Face à ces réticences, les ultramarins se montrent créatifs: « A un moment, on a eu plein de colis avec des 75000 Guadeloupe » (son code postal est le 97100, 75000 étant celui de Paris, NDLR), « c’était inlivrable », explique Sonia Scharfman, directrice de l’unité d’affaires internationales chez Colissimo.

« Il y a une différence de traitement, un problème de continuité territoriale et d’accessibilité au marché », s’insurge la Guadeloupéenne Ingrid Maisonneuve-Chaine.

La méthode permettant de calculer le prix d’expédition, dite du « poids volumétrique », est « incompréhensible » pour le consommateur, selon elle. Illustration: « Un nounours à 15 euros, gros mais (qui pèse un kilo), va vous coûter 20 kilos de frais de port ».

Les sites d’e-commerce rechignent à livrer en Outre-mer, en raison notamment du coût des colis, qui peut être rédhibitoire pour le client. Car la facture monte rapidement: frais d’acheminement, octroi de mer (taxe applicable à la plupart des produits importés en Outre-mer, destinée à protéger les produits locaux), TVA locale et frais de gestion appliqués par les transporteurs pour les opérations de dédouanement et de taxation, à payer à réception.

– « Grand n’importe quoi » –

Cette situation pousse les ultramarins à se faire livrer leurs achats chez un proche en métropole qui les réexpédie en colis simple, comme Zaelle qui « cumule les commandes jusqu’à constituer un carton ».

En effet, les envois de colis entre particuliers de l’Hexagone vers l’Outre-mer ne sont taxés qu’à partir de 205 euros, une franchise qui sera même relevée à 400 euros au 1er avril, sous la pression de parlementaires ultramarins.

Pour les envois commerciaux, cette franchise s’applique en revanche dès 22 euros.

Face à ces problématiques, l’entreprise Voyey, cofondée par Malik Disa, a choisi de maîtriser la chaîne de A à Z pour proposer au client une solution clé-en-main: achat, expédition et livraison du produit à domicile en Guadeloupe.

Malgré ces difficultés, certaines plateformes et entreprises persistent à livrer en Outre-mer, comme Cdiscount via un partenariat avec Colis Expat, ou encore Showroomprivé.

Mais les ventes Outre-mer de Showroomprivé ont beaucoup reculé fin 2021- début 2022, au moment où une évolution législative a encore alourdi le prix du colis en confiant aux transporteurs la charge d’assumer eux-mêmes les opérations de dédouanement et de taxation.

Certaines enseignes ont fait des choix radicaux, à leurs propres dépens, au nom de la continuité territoriale: parce que « les DROM-TOM font partie intégrante de la France », le Slip Français a ainsi choisi de livrer « à perte », prenant en charge une partie des frais de transport, explique l’entreprise à l’AFP.

CONSIGNE: Recopiez le passage de l'extrait sur la livraison en Outre-mer allant de « Certaines enseignes ont » jusqu'à « l’entreprise à l’AFP. », en remplaçant « radicaux » par « audacieux ». Seul l'extrait sur la livraison en Outre-mer sert de référence.

DONNÉES:
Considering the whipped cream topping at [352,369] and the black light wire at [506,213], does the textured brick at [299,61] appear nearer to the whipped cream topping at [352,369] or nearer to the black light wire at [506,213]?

SOLUTION:
Certaines enseignes ont fait des choix audacieux, à leurs propres dépens, au nom de la continuité territoriale: parce que « les DROM-TOM font partie intégrante de la France », le Slip Français a ainsi choisi de livrer « à perte », prenant en charge une partie des frais de transport, explique l’entreprise à l’AFP.